Eilidh Adams

Personal information
- Date of birth: 6 April 2004 (age 22)
- Place of birth: Newcastle upon Tyne, England
- Position: Forward

Team information
- Current team: Ipswich Town

Youth career
- Boroughmuir Thistle
- 2017–2019: Hibernian

Senior career*
- Years: Team / Apps / (Gls)
- 2019–2026: Hibernian / 149 / (70)
- 2026–: Ipswich Town / 0 / (0)

International career^{‡}
- 2018–2019: Scotland U16 / 5 / (0)
- 2019–2020: Scotland U17 / 5 / (0)
- 2021–2023: Scotland U19 / 15 / (7)
- 2023–: Scotland U23 / 6 / (3)
- 2025–: Scotland / 4 / (0)

= Eilidh Adams =

Scottish footballer

Eilidh Adams (born 6 April 2004) is a Scottish professional footballer who plays as a forward for Ipswich Town of the Women's Super League 2, and for the Scotland women's national team.

==Club career==
Born in Newcastle upon Tyne to Scottish parents and raised in Edinburgh, Adams began her youth career at Boroughmuir Thistle before joining Hibernian (the club her family supported), making her senior debut in 2019, aged 15. The COVID-19 pandemic disrupted her progress initially, but when football resumed she was named as the Scottish Women's Premier League's Youth Player of the Season for 2020–21. She agreed an improved contract with Hibs in May 2022, and featured on the losing side against Rangers in the 2022 Scottish Women's Premier League Cup final at the end of the year.

After signing further contract extensions in January 2023 and October 2023 to keep her at Hibernian until June 2026, Adams missed the latter part of the 2023–24 season with a broken bone in her foot.

Upon her return at the start of 2024–25 her performances were consistently strong, scoring at the rate of a goal per game as Hibs made a challenge for the title; she was named the SWPL's Player of the Month for January 2025. A month later she appeared in a second SWPL Cup final, but Hibs were unable to overcome Rangers who this time won by a 5–0 scoreline. They recovered to successfully hold off the challenges of Glasgow City and Rangers and clinched the title on 18 May with a 1–0 victory at Ibrox Stadium, winning the club's first SWPL championship in 18 years. Adams won both the Hibernian Women Player of the Year and Fans' Player of the Year awards for 2024–25. She was also nominated for both the PFA Scotland Women's Players' Player of the Year and Young Player of the Year and was named in the SWPL Team of the Year. In November 2025, Adams was voted the Scottish Women's Football 2024–25 SWPL1 Player of the Year.

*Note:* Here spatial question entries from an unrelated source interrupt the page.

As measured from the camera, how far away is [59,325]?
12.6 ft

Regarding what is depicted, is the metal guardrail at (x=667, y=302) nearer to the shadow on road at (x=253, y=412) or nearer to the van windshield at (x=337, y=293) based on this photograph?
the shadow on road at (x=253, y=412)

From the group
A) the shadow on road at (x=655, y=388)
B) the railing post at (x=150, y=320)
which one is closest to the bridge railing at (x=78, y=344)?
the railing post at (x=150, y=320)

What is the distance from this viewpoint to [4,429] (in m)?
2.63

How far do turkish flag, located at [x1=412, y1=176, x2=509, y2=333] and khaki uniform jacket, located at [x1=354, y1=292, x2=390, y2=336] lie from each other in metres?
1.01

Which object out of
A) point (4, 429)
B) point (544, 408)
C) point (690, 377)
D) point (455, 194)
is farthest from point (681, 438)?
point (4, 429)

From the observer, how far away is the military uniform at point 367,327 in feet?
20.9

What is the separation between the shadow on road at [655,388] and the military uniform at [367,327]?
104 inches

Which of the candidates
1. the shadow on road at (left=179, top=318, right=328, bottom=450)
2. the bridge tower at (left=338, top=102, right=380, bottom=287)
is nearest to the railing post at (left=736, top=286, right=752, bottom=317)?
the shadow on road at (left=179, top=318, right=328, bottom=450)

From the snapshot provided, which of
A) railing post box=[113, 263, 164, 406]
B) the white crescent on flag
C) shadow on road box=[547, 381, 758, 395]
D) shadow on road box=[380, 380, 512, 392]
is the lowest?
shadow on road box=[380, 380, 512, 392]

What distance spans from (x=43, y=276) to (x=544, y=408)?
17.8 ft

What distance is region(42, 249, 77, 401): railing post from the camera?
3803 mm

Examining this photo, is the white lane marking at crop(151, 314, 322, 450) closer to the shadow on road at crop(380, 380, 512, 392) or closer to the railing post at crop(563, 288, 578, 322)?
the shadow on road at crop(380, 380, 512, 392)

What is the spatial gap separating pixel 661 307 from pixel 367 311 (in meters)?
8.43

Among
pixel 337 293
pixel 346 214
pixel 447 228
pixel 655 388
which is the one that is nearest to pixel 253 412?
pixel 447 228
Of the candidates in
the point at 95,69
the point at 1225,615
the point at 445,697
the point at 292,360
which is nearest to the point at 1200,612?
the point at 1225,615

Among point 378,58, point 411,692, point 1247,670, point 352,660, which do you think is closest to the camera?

In August 2025 Adams made her UEFA Women's Champions League debut from the bench against Fortuna Hjørring, then became the first player to score for a Scottish club in the newly-introduced UEFA Women's Europa Cup in a defeat to Inter Milan. In both April and May 2026, Adams won the SWPL 1 Player of the Month Award, becoming only the third player to win consecutive SWPL 1 monthly awards. At the end of the 2025–26 season she won the Hibernian Women Staff Player of the Year award. On 29th June 2026 Hibernian announced that Adams had left the club after making 181 competitive appearances and scoring 89 goals

On 10 July 2026, it was announced that Adams had moved to Women's Super League 2 club Ipswich Town on a two-year contract.

==International career==
Adams featured for Scotland at Schoolgirl, under-15, under-16, under-17 and under-19 youth levels. In 2023 and 2024 she was selected for the under-23 team, which plays only friendly matches.

She received her first call-up to the senior Scotland squad in February 2025, making her debut as a substitute in a 1–0 2025 UEFA Women's Nations League defeat away to Austria.